# Terrorist Plot to Sabotage Canada-U.S. VIA Train Foiled



## Old Sweat (22 Apr 2013)

This story reporting on a series of arrests in regard to a major terrorist plot is from the CBC site. It is reproduced under the Fair Dealing provisions of the Copyright Act.

Alleged terror plot thwarted by arrests in Ontario, Quebec

RCMP to outline joint operation involving CSIS, U.S. authorities and local police

By Greg Weston, National Affairs Specialist, CBC News 

Posted: Apr 22, 2013 1:44 PM ET 

Canadian police and intelligence agencies will announce later today they have thwarted a plot to carry out a major terrorist attack, arresting two suspects in Montreal and Toronto, CBC News has learned.

Highly placed sources tell CBC News the alleged plotters have been under surveillance for more than a year in Quebec and southern Ontario.

The two men are expected to appear in court tomorrow.
Police have made a number of arrests in southern Ontario and Quebec following a joint operation between Canadian and U.S. authorities. (CBC)
The investigation was part of a cross-border operation involving Canadian law enforcement agencies, the FBI and the U.S. Department of Homeland Security.

The arrests Monday morning were co-ordinated and executed by a special joint task force of RCMP and CSIS anti-terrorism units, combined with provincial and municipal police forces in Ontario and Quebec.

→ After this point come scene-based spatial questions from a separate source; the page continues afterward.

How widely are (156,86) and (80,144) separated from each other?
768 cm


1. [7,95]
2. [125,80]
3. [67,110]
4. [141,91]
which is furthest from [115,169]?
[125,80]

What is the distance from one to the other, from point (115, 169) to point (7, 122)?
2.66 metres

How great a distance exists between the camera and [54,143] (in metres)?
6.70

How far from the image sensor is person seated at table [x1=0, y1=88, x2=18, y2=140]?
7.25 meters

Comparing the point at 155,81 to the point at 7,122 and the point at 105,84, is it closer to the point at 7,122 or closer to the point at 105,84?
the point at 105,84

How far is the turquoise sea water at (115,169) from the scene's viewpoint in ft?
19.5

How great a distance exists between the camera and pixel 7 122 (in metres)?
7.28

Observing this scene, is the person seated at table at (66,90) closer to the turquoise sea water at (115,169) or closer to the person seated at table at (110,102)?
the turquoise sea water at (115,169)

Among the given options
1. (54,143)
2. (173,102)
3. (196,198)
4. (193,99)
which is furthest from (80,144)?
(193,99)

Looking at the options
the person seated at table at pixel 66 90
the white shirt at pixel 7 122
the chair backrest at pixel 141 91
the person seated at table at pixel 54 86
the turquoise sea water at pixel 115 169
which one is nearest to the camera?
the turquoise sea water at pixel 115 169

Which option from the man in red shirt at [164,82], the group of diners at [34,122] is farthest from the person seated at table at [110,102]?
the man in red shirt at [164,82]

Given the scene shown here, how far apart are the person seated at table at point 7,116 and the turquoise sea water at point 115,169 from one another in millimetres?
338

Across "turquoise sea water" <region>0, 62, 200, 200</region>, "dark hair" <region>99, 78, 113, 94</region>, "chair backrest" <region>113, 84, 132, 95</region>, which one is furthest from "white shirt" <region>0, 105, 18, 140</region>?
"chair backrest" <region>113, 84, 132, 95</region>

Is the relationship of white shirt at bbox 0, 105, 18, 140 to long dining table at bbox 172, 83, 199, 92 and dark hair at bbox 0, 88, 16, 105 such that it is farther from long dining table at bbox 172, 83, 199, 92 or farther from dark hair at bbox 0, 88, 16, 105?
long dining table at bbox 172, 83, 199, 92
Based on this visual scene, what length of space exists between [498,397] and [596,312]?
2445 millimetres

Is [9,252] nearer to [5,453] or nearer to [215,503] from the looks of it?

The RCMP are expected to hold a press conference Monday afternoon to announce the arrests and provide details of the alleged plot, and give an overview of the extensive police and intelligence operation.

Law enforcement officials say the terror suspects arrested today have no connection to the two brothers accused of last week's Boston Marathon bombings.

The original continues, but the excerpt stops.